## [ARTICLE]
......

The Work programme is a huge problem. In Greater Manchester the three big Work programme contracts have gone to organisations in Newcastle, Leeds and Birmingham, and the small organisations, which I strongly hoped would be involved, have been squeezed out of the process. They say that by the time the money comes out of the main contractors there is nothing left to trickle down to small social enterprises, which are often best placed to get people into work. Such enterprises will send people to go and knock on doors on the estate; they are not big private sector organisations.
There is a danger that the principle to which we are all signed up, which we are passionate about, will be undermined unless there is a sufficient push. I recognise the Minister’s difficulties across Government, with the practicalities and with the economic situation, but if the Government are committed to their coalition statement that they want to develop this sector they will have to be more robust in giving a lead to public sector organisations. Such organisations look to Government for a lead and for legislation that drives transformational change.
I would welcome the Minister’s confirmation on the points that I have raised. I would also welcome a sense that he is not simply fighting a lone battle in the Cabinet Office. The proposal does not have a strategy and it does not have any levers across Government; where will the Minister get the power, which will be shared by all his Whitehall partners, to make this happen?

......

## [INFORMATION PROVIDED]
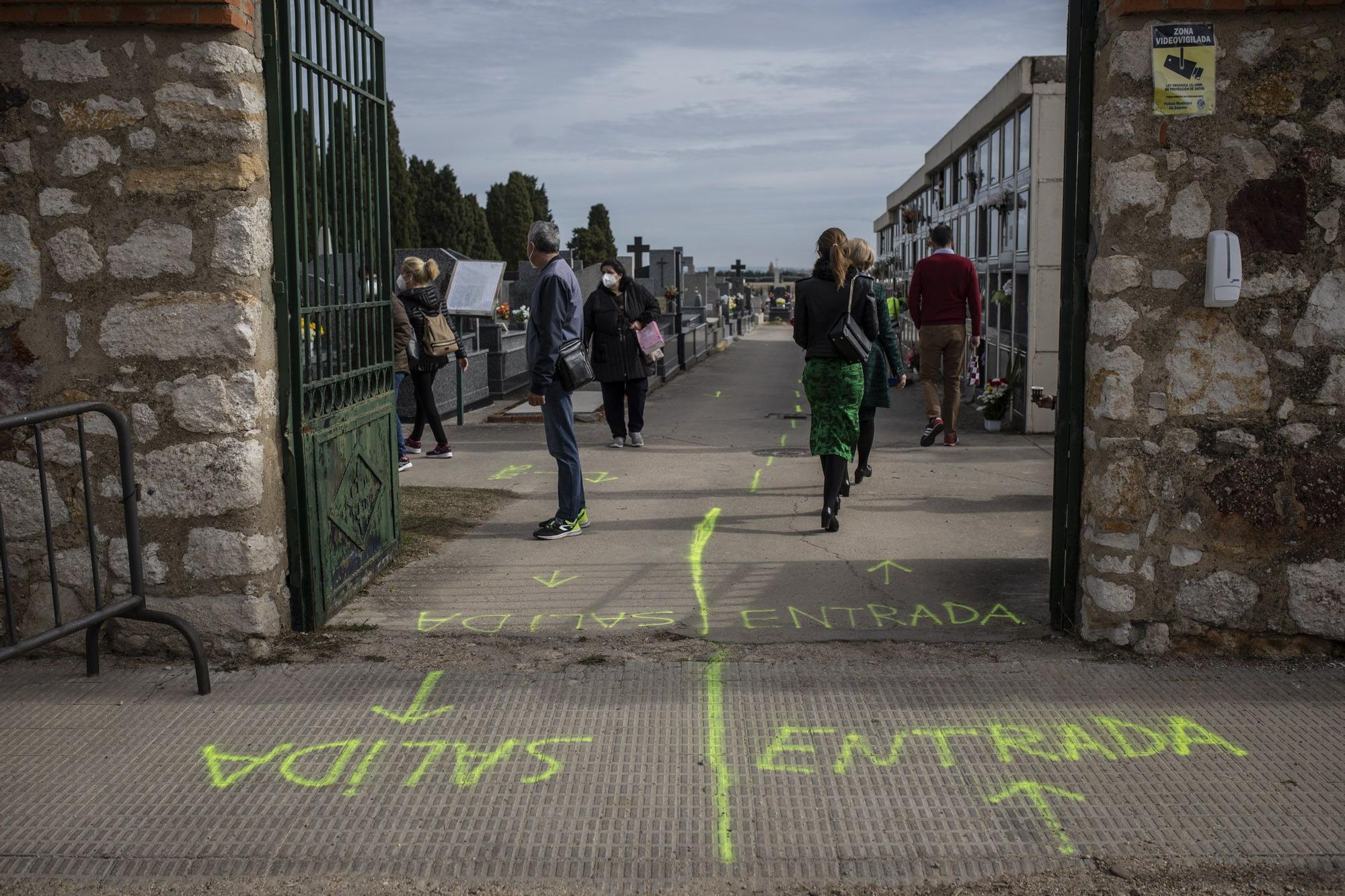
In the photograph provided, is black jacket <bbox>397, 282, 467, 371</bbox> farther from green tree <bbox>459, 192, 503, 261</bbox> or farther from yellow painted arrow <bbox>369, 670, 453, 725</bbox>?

......

## [TASK OBJECTIVE]
Rewrite the portion of the Work programme passage that opens with the words "The Work programme" and closes with "private sector organisations.", putting "community groups" wherever "social enterprises" appears.

## [IN RESPONSE]
The Work programme is a huge problem. In Greater Manchester the three big Work programme contracts have gone to organisations in Newcastle, Leeds and Birmingham, and the small organisations, which I strongly hoped would be involved, have been squeezed out of the process. They say that by the time the money comes out of the main contractors there is nothing left to trickle down to small community groups, which are often best placed to get people into work. Such enterprises will send people to go and knock on doors on the estate; they are not big private sector organisations.